News How To Find Large Files on Linux

I was wondering what would be the best way to list the most dense folder, in terms of disk occupation. I had already a situation where an application was (wrongly) creating thousands of small files, and it was hard to find out the disk space's offender.
 
I was wondering what would be the best way to list the most dense folder, in terms of disk occupation. I had already a situation where an application was (wrongly) creating thousands of small files, and it was hard to find out the disk space's offender.

Suggestion
  • cd to a directory you have access to.
  • run:
find . -maxdepth 1 -type d -print0 | xargs -0 -I {} sh -c 'echo $(find "{}" -printf "\n" | wc -l) "{}"' | sort -nr | head -n 10

This return the top 10 folders with the most files (not necessarily the biggest folders in size).

Example

domih@trx:~$ find . -maxdepth 1 -type d -print0 | xargs -0 -I {} sh -c 'echo $(find "{}" -printf "\n" | wc -l) "{}"' | sort -nr | head -n 10
257681 .
86846 ./.cache
26093 ./.mozilla
19392 ./.config
18697 ./.phoronix-test-suite
15151 ./.gradle
13930 ./clion-2021.3.4
13289 ./.local
10035 ./.cargo
5962 ./.wine

Ref: https://stackoverflow.com/questions/9157138/recursively-counting-files-in-a-linux-directory

Otherwise to manually peruse through a file system:


Alternatively, use ncdu which is more useful than the GUI-based Disk Usage Analyzer (baobab):

sudo apt install ncdu
# Go to the directory you want to analyze or pass the directory path as parameter
ncdu ~
# Read the ncdu man page to look at all the options and commands.

Ref: comment in https://www.tomshardware.com/how-to/check-disk-usage-linux
 
Last edited:
I was wondering what would be the best way to list the most dense folder, in terms of disk occupation.
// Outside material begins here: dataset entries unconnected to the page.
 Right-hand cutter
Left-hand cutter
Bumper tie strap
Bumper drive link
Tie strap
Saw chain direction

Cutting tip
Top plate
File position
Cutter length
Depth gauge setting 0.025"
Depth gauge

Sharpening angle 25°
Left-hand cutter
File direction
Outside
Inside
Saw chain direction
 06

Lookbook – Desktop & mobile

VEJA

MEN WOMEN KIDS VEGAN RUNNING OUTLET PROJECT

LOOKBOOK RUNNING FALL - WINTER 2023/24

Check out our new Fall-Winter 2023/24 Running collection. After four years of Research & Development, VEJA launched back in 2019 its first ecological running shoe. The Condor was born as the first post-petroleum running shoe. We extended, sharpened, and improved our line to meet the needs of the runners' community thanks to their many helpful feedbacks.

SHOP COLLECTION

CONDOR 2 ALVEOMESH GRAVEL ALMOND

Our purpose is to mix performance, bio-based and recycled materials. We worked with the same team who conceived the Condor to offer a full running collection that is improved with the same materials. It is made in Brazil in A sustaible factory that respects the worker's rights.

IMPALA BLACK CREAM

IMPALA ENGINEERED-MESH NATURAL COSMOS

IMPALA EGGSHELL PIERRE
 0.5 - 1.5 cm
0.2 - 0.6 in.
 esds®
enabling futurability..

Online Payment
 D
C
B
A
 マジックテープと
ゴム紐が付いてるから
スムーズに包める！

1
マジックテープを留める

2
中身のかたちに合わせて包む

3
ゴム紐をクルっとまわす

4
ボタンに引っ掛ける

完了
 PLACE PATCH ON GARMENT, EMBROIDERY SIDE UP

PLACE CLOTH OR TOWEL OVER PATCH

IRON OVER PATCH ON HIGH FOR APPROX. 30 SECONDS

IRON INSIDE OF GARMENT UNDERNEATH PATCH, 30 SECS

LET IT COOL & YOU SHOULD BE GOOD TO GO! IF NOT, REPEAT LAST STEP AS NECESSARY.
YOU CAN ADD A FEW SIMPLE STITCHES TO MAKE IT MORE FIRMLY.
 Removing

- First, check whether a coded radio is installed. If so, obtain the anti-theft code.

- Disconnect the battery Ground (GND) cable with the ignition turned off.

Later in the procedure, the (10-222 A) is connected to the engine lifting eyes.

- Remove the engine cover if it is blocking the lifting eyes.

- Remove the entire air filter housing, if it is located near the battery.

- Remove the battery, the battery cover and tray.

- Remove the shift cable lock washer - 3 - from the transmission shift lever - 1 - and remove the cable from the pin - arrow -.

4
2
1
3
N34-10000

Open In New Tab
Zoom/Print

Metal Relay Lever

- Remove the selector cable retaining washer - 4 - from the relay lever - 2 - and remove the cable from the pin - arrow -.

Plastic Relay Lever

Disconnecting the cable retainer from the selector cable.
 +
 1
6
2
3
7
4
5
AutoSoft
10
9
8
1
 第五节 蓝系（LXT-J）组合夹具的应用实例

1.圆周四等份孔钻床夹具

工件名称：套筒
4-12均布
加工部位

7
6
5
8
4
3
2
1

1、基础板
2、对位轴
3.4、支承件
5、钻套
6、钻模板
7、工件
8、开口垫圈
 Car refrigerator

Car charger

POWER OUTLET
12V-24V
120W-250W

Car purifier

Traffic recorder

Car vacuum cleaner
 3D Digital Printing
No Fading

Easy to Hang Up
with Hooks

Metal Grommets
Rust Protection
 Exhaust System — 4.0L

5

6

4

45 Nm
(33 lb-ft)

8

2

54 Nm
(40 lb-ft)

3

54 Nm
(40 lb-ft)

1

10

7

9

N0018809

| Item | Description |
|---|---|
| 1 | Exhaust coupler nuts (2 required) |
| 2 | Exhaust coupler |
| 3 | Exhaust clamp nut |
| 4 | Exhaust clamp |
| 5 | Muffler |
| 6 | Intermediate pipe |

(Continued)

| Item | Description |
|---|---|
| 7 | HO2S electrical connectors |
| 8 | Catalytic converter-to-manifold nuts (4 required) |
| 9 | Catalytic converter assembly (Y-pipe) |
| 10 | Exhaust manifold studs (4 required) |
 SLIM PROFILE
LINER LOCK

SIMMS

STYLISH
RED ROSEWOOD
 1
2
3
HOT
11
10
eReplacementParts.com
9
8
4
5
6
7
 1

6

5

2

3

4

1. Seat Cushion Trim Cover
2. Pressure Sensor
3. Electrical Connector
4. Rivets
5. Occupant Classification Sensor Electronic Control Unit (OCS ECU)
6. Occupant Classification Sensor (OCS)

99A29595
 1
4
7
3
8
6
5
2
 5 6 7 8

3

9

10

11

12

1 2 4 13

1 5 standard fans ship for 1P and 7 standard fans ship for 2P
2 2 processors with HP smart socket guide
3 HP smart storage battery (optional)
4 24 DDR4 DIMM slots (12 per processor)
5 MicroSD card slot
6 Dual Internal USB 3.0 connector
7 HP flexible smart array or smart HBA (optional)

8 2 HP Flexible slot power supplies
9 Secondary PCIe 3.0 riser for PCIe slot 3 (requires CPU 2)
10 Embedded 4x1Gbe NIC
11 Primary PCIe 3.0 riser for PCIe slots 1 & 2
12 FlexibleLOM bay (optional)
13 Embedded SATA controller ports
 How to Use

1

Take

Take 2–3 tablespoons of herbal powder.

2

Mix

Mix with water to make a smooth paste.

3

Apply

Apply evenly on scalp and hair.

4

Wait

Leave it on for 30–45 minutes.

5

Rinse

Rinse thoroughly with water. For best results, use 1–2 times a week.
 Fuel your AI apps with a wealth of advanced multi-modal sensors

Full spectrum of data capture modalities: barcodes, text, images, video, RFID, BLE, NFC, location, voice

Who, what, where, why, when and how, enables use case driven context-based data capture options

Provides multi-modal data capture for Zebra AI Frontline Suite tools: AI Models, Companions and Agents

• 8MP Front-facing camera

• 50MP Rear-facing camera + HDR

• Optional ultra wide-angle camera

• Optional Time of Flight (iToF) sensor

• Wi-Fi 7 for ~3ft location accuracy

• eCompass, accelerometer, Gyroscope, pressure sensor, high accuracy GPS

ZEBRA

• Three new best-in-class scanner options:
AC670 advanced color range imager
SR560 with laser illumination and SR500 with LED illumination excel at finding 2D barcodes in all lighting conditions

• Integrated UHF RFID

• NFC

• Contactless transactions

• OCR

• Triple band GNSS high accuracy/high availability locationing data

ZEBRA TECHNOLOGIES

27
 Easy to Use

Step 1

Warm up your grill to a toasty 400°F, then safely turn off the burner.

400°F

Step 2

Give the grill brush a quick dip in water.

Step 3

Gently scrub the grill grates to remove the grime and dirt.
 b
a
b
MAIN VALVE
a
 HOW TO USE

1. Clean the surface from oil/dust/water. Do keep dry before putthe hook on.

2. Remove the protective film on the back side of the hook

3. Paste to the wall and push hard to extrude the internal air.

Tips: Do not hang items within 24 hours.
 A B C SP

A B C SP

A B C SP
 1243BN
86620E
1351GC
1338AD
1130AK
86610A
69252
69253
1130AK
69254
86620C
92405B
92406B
I had already a situation where an application was (wrongly) creating thousands of small files, and it was hard to find out the disk space's offender.

One thing that I tend to do in these circumstances -- which I don't have time to flesh out right now -- is to take a snapshot of whatever it is I'm looking at (in your case, directories), then take another look, say, 20 seconds later, and see which one has the biggest delta -- e.g., in your case, the most files created in that interval.